Damien posted this link to a story on the Machinist blog about how smartphones (and not just iPhones) can get you into trouble.
One exception to this is a search incident to arrest — if the police are arresting you, they can search you and your possessions without first obtaining a warrant. During the past few decades, Gershowitz explains, courts have given the police wide rein in conducting such searches. If police arrest a driver, they’re allowed to search not only the driver but the car, passengers in the car, and “containers” in the car — envelopes, wallets, aspirin bottles — that they find. And incriminating evidence they find — even if it’s not related to the crime they’re arresting you for — can be admissible in court.

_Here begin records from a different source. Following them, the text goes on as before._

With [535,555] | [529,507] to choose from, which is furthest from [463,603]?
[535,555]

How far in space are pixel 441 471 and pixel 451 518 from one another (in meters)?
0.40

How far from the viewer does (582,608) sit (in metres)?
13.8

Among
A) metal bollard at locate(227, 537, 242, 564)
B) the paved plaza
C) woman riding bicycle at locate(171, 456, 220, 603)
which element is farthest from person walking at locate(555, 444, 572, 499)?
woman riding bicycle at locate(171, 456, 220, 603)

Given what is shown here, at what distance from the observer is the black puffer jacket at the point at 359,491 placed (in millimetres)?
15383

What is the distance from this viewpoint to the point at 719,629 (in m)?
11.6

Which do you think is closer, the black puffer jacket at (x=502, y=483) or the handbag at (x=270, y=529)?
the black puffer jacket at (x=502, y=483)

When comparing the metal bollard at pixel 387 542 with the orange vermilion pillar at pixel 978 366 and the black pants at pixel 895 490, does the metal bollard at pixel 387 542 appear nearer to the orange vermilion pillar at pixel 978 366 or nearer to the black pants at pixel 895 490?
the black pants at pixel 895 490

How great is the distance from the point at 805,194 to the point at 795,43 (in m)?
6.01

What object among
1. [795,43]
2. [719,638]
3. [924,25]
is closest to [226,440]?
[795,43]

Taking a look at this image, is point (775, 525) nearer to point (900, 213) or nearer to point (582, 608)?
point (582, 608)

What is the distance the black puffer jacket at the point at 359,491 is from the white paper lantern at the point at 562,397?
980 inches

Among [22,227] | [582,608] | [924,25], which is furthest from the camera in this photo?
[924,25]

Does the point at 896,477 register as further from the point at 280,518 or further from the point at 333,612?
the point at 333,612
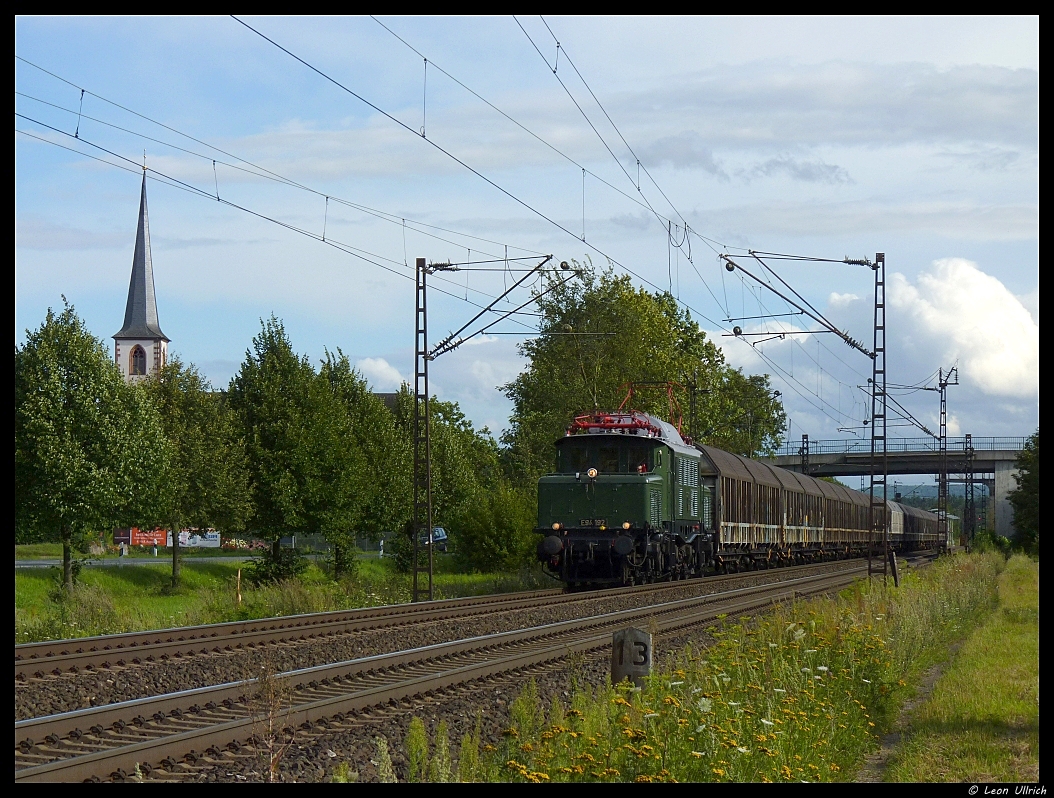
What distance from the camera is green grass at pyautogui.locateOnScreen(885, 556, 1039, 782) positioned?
9.48 metres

In recent years courts have been asked to rule on the legality of police searches of electronic devices found during the course of an arrest, and judges have almost always come down on the side of the officers.
The most obvious answer is “Don’t do illegal stuff, ever” but frankly my experience of the police forces, admittedly limited to Northern Ireland, would make me hesitate to wonder if even this is enough.
The obvious thing to do, just in case you are involved in something dubious (and even then, looking at Dumb Laws it can be something as puerile and stupid as:
- Those wishing to purchase a television must also buy a license.
- Chelsea Pensioners may not be impersonated.
- It is illegal to leave baggage unattended.
- Picking up abandoned baggage is an act of terrorism.
- Any person found breaking a boiled egg at the sharp end will be sentenced to 24 hours in the village stocks (enacted by Edward VI).
and other similar nonsense) is to password protect or otherwise encrypt your data.
From The Register:
“The last line of defense really is you holding your own password,” Lee Tien, a senior staff attorney at the EFF, said.
Aha, that may work in the US with the whole Fifth Amendment stuff, but what about in the UK where, of course, we care about.
From The Register again, regarding the Regulation of Investigatory Powers Act, 2000:
The RIP Bill contains one truly frightening basic assumption: if you have stored on your computer any form of encrypted message, you will be forced on request by the police to hand over the necessary keys to decrypt this data. If you do not have the keys, YOU MUST PROVE THAT YOU HAVE NEVER BEEN IN POSSESSION OF THEM, or you could be subject to a two-year jail term.
So much for the lack of self-incrimination.